В предыдущих своих анализах пелевинского текста я уже отмечала особость созданных им женских персонажей. Сквозь сюжет всегда проглядывала некоторая жестокость (с позиций прозападных культур), с которой писатель приступал к развороту женской линии в любой книге. Все главные герои в произведениях – мужчины, а женщинам отведены только вторые роли. Казалось бы, здесь сквозит патриархальность: слабый пол, действительно, слаб и выполняет исключительно гендерный ролевой шаблон – кормит, лечит, сочувствует, заботится. Более-менее значимые женские персонажи лишены потребностей тела (или тела вообще). А вот мужские – эротичны, они пестуют не только духовное, но и телесное: следят за внешним видом – бородки, наряды, бренды.
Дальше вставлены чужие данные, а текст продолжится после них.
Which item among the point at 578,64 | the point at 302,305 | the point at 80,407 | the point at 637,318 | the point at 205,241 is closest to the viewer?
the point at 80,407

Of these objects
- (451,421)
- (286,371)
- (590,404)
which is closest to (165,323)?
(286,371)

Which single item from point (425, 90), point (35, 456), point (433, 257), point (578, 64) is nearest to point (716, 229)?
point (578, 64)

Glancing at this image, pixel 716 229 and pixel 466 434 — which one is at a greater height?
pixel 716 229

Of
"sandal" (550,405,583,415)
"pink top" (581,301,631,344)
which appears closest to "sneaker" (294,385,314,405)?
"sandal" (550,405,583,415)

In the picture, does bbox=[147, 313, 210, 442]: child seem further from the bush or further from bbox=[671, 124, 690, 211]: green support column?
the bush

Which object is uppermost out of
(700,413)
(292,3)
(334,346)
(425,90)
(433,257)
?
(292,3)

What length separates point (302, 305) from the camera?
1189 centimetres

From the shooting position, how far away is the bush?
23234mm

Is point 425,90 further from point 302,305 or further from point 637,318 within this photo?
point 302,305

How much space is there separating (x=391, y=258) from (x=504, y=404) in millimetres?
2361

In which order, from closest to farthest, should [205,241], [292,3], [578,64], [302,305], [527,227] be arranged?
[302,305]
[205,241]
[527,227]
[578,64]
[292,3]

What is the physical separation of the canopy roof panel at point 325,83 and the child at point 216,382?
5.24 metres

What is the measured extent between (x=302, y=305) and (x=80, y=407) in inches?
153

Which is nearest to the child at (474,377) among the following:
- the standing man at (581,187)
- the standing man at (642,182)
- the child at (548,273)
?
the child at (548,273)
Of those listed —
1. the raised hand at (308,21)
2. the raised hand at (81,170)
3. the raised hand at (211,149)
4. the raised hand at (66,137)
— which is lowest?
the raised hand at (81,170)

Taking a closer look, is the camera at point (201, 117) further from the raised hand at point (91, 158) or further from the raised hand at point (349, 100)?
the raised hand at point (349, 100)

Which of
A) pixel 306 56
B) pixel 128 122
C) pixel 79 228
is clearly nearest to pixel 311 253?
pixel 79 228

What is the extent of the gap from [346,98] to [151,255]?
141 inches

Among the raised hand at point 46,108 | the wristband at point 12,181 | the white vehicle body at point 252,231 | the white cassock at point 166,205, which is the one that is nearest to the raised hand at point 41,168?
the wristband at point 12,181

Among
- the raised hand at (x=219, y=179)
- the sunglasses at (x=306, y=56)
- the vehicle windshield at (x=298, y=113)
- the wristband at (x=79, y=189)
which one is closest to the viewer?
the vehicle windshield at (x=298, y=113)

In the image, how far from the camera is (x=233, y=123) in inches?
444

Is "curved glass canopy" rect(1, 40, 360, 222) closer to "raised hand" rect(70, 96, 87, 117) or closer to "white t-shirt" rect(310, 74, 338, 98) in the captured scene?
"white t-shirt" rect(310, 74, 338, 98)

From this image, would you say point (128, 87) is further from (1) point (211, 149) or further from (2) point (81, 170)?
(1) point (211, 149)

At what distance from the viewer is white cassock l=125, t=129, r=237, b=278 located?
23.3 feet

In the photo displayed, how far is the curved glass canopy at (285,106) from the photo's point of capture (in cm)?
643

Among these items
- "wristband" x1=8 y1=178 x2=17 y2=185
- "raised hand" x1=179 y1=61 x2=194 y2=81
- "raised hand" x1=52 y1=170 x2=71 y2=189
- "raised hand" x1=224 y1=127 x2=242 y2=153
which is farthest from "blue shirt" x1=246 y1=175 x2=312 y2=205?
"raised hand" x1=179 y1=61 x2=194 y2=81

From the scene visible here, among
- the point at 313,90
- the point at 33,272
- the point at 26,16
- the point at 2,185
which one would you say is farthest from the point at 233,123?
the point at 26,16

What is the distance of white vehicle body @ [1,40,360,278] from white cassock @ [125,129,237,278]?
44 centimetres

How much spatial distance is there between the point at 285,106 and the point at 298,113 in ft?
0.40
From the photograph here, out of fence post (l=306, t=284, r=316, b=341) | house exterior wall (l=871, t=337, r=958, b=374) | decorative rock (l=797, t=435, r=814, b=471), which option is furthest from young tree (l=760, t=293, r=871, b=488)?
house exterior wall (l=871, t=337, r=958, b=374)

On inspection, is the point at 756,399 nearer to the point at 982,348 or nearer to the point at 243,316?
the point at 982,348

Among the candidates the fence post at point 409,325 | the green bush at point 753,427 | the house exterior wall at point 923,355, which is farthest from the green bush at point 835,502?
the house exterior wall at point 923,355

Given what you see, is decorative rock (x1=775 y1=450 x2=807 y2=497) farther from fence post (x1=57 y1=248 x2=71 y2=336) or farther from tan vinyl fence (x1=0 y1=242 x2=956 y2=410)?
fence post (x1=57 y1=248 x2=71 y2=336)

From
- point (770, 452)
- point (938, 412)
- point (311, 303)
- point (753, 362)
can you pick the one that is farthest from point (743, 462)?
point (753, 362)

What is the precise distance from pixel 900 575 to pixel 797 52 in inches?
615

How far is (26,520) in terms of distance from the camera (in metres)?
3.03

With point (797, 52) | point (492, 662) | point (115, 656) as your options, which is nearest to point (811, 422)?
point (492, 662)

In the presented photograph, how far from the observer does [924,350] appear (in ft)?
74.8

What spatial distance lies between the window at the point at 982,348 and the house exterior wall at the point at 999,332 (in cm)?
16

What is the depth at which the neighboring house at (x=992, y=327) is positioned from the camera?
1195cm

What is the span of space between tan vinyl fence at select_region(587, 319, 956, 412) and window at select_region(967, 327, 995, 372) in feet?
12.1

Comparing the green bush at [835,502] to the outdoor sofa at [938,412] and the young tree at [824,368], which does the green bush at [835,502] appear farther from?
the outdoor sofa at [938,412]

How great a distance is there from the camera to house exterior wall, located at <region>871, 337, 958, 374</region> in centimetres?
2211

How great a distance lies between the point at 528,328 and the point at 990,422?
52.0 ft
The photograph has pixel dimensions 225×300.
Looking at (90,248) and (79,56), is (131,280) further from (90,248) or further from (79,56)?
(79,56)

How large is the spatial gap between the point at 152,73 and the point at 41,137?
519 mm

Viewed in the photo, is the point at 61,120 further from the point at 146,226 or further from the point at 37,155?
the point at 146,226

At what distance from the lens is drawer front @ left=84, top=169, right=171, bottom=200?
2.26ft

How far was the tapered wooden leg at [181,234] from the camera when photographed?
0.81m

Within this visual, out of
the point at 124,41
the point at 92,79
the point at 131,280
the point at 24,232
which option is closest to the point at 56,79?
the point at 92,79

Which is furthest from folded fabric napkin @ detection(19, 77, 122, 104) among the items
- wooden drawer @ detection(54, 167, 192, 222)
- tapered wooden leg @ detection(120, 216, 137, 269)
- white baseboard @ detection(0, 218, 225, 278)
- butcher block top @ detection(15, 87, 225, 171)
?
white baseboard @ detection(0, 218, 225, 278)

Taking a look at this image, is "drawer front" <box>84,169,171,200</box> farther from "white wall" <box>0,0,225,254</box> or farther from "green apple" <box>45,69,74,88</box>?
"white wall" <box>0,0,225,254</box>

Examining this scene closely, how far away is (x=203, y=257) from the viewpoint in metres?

В рассказах (например, «Один вог») Пелевин пишет о женской зацикленности на внешнем Я, об отсутствии внутреннего. Женское тело и самоактуализация Я для него несовместимы. Существует либо одно тело, либо только Я (без физиологических особенностей). А вот мужчинам повезло больше – их тела и личности неразделимы, они обладают даже способностями вмещать в себя множество Я (например, персонаж «просто Мария» из психиатрической лечебницы в «Чапаеве и Пустоте»).

Пелевин почти полностью выбрасывает из контекста норму половых отношений между мужчиной и женщиной. Такие эпизоды в книгах можно пересчитать по пальцам. Если такое и происходит в сюжете, то писатель всегда придает постельной сцене смысл духовного роста и просветления мужского персонажа. «Нормальная» телесная любовь с женщиной у Пелевина невозможна. Татарский в «Generation “П”» интересен древней вавилонской богине Иштар, воплощения которой в предметной реальности не существует. Великая Мышь из «Empire V» – не имеет женского тела. А Хули из «Священной книги оборотня» – вовсе не человек, а оборотень без признаков пола. Персонаж для утех из Оленьего парка «Смотрителя» – Юка – надреальна в надреальности. Героиня «iPhuck 10» имеет идеальное оцифрованное Я и тело, и ее эротизм используется не для удовлетворения телесных потребностей, а для творения реальностей (пелевинского аналога буддийской майя). Так, интимное в текстах Виктор Олегович допускает только в качестве проводника идей и смыслов.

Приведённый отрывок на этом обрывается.